**Required task**
Reproduce the material below line for line, with no changes to wording, numbers, or punctuation.

**Dataset extract**
..........
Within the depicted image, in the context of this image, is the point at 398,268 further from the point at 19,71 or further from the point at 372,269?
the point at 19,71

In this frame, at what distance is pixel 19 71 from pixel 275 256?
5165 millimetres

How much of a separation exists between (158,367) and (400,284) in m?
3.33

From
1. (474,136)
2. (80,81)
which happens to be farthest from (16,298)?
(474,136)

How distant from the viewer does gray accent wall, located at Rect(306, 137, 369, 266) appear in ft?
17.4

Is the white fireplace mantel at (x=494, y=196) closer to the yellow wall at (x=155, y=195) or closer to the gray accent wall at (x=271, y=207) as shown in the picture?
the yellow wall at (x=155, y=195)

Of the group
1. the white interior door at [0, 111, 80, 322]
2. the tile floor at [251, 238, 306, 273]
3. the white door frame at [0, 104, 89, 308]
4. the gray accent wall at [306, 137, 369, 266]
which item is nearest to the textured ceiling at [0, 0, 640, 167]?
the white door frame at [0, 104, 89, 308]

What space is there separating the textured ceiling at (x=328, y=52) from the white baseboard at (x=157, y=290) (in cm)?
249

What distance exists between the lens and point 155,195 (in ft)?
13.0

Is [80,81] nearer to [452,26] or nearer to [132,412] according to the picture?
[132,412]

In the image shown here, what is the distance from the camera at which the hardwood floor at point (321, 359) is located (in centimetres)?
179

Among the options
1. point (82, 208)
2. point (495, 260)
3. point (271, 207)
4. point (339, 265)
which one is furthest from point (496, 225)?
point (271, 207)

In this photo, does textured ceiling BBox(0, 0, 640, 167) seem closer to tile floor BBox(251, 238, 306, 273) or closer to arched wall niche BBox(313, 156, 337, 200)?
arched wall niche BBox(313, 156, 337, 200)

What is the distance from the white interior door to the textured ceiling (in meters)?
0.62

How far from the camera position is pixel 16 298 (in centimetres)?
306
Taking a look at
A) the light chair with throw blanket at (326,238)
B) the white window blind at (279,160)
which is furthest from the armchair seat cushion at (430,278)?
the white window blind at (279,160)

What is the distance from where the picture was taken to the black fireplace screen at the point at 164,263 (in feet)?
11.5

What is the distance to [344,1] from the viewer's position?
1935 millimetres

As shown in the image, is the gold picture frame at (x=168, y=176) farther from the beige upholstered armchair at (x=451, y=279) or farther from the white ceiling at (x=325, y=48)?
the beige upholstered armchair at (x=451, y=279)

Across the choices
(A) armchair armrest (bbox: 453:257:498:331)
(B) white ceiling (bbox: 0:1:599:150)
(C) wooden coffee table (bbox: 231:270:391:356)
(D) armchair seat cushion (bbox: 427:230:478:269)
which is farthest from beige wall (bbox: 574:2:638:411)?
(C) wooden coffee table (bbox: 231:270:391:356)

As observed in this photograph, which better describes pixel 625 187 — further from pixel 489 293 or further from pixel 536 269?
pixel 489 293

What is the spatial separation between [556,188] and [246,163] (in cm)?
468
..........
**Answer to the task**
Within the depicted image, in the context of this image, is the point at 398,268 further from the point at 19,71 or further from the point at 372,269?
the point at 19,71

In this frame, at what distance is pixel 19 71 from pixel 275 256?
5165 millimetres

How much of a separation exists between (158,367) and (400,284) in m?
3.33

From
1. (474,136)
2. (80,81)
which happens to be farthest from (16,298)?
(474,136)

How distant from the viewer does gray accent wall, located at Rect(306, 137, 369, 266) appear in ft?
17.4

Is the white fireplace mantel at (x=494, y=196) closer to the yellow wall at (x=155, y=195) or closer to the gray accent wall at (x=271, y=207) as shown in the picture?
the yellow wall at (x=155, y=195)

Of the group
1. the white interior door at [0, 111, 80, 322]
2. the tile floor at [251, 238, 306, 273]
3. the white door frame at [0, 104, 89, 308]
4. the gray accent wall at [306, 137, 369, 266]
which item is nearest to the textured ceiling at [0, 0, 640, 167]?
the white door frame at [0, 104, 89, 308]

What space is there separating the textured ceiling at (x=328, y=52) from the white baseboard at (x=157, y=290) (in cm)?
249

What distance exists between the lens and point 155,195 (in ft)?
13.0

Is [80,81] nearer to [452,26] or nearer to [132,412] according to the picture?
[132,412]

In the image shown here, what is the distance from the camera at which the hardwood floor at point (321, 359) is located (in centimetres)?
179

Among the options
1. point (82, 208)
2. point (495, 260)
3. point (271, 207)
4. point (339, 265)
which one is furthest from point (496, 225)?
point (271, 207)

In this photo, does textured ceiling BBox(0, 0, 640, 167) seem closer to tile floor BBox(251, 238, 306, 273) or closer to arched wall niche BBox(313, 156, 337, 200)?
arched wall niche BBox(313, 156, 337, 200)

What is the distance from the white interior door to the textured ceiling (in meters)?
0.62

How far from the camera position is pixel 16 298 (in centimetres)?
306
Taking a look at
A) the light chair with throw blanket at (326,238)
B) the white window blind at (279,160)
which is furthest from the armchair seat cushion at (430,278)?
the white window blind at (279,160)

What is the distance from where the picture was taken to the black fireplace screen at the point at 164,263 (in feet)?
11.5

What is the distance to [344,1] from the viewer's position?
1935 millimetres

As shown in the image, is the gold picture frame at (x=168, y=176) farther from the beige upholstered armchair at (x=451, y=279) or farther from the white ceiling at (x=325, y=48)?
the beige upholstered armchair at (x=451, y=279)

Across the choices
(A) armchair armrest (bbox: 453:257:498:331)
(B) white ceiling (bbox: 0:1:599:150)
(C) wooden coffee table (bbox: 231:270:391:356)
(D) armchair seat cushion (bbox: 427:230:478:269)
which is farthest from beige wall (bbox: 574:2:638:411)?
(C) wooden coffee table (bbox: 231:270:391:356)

As observed in this photograph, which better describes pixel 625 187 — further from pixel 489 293 or further from pixel 536 269?
pixel 489 293

What is the spatial separation between [556,188] and [246,163] (in cm)?
468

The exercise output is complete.